PASAJE:
=====

Matías apostó y ganó. Siguió jugando y siguió ganando. Naturalmente se alegró pero, cuando ya tenía un buen montón de fichas frente a sí, en un instante de lucidez recordó su vida y se percató de aquel dinero a la larga también desaparecería y, resignado a poner fin a sus días, empujó el cerro de fichas para apostarlo todo a un solo número. Matías miraba la bolita blanca girar en la ruleta y, al detenerse, escuchó como si fuera un eco lejano la voz del croupier que decía "vingt cinq impair et rouge". Había ganado otra vez.
Matías se hospedó en una pensión cerca del casino y durante varios días fue a jugar a la ruleta. Disfrutaba el vértigo de saber que su vida dependía solamente del azar. Decidió retirarse cuando apareció en el jardín el cuerpo de uno de los apostadores habituales, que se había pegado un tiro en la frente. Al mirar aquel hombre tirado en el suelo, Matías abandonó su idea de dar algún día un espectáculo similar.

=====

DATOS PRESENTADOS:
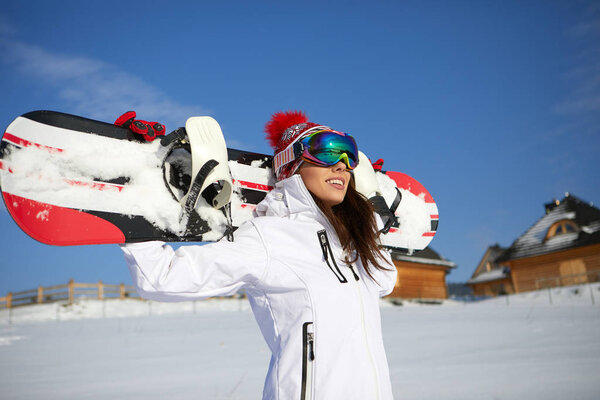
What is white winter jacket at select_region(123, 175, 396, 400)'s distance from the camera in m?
1.74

=====

TAREAS PENDIENTES:
[a] Explica en una a tres oraciones por qué Matías decidió retirarse, según el pasaje.
[b] Traduce al inglés esta oración del pasaje: "Disfrutaba el vértigo de saber que su vida dependía solamente del azar."
[c] ¿Dónde se hospedó Matías, según el pasaje?
No hace falta usar los datos para resolver nada.

RESPUESTAS:
[a] Matías decidió retirarse cuando apareció en el jardín el cuerpo de uno de los apostadores habituales, que se había pegado un tiro en la frente. Al ver a ese hombre tirado en el suelo, abandonó su idea de dar algún día un espectáculo similar.

[b] He enjoyed the dizzying thrill of knowing that his life depended solely on chance.

[c] En una pensión cerca del casino.